Pfalz Rheinland-Pfalz: Ärzte-Warnstreik an 20 Klinik-Standorten gestartet
Ärzte an 20 Standorten kommunaler Kliniken in Rheinland-Pfalz sind am Mittwochmorgen in einen ganztägigen Warnstreik getreten. Das bestätigte ein Sprecher der Gewerkschaft Marburger Bund. Er rechne damit, dass sich landesweit etwa 200 Ärzte bis zum Ende der ganztägigen Aktionen beteiligten. Die Patientenversorgung sei dennoch gesichert.
Aktionen soll es unter anderem auch im Nachbarland Hessen geben, zudem ist dort eine zentrale Veranstaltung des Marburger Bundes auf dem Frankfurter Römerberg geplant.
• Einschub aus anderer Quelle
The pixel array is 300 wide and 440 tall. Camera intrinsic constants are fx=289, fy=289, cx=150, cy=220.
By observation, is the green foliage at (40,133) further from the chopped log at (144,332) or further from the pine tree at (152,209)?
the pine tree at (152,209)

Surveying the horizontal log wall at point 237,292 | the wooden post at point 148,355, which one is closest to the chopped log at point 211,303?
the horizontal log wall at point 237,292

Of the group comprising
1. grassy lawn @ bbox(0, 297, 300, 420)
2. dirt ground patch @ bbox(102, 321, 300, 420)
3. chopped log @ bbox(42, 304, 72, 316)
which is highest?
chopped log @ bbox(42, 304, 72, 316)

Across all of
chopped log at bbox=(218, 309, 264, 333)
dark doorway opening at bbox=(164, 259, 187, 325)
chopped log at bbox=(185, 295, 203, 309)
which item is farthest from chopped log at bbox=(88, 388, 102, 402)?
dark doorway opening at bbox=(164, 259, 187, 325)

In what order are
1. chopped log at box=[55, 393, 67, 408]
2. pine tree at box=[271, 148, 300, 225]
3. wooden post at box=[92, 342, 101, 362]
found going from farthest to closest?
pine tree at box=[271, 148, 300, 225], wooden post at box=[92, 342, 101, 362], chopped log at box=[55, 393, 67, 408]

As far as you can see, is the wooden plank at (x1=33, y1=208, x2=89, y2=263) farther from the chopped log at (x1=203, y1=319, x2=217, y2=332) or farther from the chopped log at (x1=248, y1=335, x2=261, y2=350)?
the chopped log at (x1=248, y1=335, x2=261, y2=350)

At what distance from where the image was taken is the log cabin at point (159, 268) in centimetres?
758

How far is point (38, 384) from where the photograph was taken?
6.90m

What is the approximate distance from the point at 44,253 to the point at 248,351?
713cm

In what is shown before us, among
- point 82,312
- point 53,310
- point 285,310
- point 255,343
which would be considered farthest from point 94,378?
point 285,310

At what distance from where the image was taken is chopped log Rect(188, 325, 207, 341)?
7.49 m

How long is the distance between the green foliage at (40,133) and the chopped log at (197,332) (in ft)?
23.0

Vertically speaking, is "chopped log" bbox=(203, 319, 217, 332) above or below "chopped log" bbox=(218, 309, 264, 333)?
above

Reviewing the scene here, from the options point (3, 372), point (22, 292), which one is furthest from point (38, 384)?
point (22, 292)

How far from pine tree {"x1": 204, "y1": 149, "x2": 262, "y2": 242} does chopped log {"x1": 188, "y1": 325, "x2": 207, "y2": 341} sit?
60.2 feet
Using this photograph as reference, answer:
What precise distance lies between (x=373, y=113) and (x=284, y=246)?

Patientenversorgung wird aufrechterhalten
In Rheinland-Pfalz sind von dem Warnstreik unter anderem im Norden mehrere Standorte des Gemeinschaftsklinikums Mittelrhein betroffen, im Süden Standorte des Westpfalz-Klinikums sowie das Klinikum der Stadt Ludwigshafen. Die Versorgung der Patienten soll mit Notdiensten aber aufrechterhalten werden.
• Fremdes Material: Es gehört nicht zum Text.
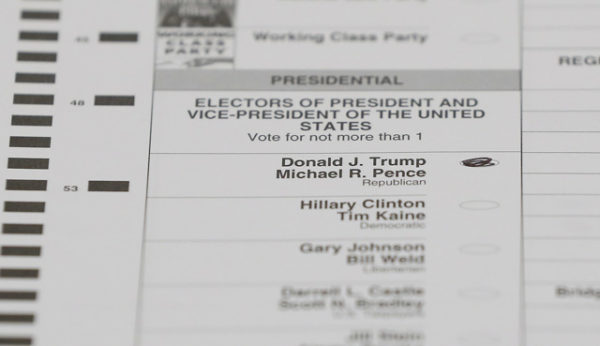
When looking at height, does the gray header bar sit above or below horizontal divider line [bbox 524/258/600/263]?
above

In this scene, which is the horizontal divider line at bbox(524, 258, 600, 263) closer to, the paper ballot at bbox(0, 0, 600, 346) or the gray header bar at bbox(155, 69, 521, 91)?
the paper ballot at bbox(0, 0, 600, 346)

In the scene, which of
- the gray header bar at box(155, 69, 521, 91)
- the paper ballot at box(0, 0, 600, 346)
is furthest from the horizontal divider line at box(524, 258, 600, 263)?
the gray header bar at box(155, 69, 521, 91)

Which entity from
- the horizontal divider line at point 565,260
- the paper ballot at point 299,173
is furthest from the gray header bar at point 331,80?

Zwei freie Wochenenden im Monat
Der Marburger Bund fordert bundesweit für die etwa 55.000 Ärzte an kommunalen Krankenhäusern Lohnsteigerungen von fünf Prozent bei einer Laufzeit des Tarifvertrags von einem Jahr. Außerdem verlangt er Höchstgrenzen bei Bereitschaftsdiensten und mindestens zwei freie Wochenenden pro Monat. Die Vereinigung kommunaler Arbeitgeber (VKA) hat dem Marburger Bund nach eigenen Angaben bislang eine Erhöhung der Tarifentgelte um 5,3 Prozent in zwei Schritten vorgeschlagen - zunächst 2019 ein Plus von 2,8 Prozent und 2020 dann nochmals 2,5 Prozent bei einer Tarifvertragslaufzeit von 30 Monaten.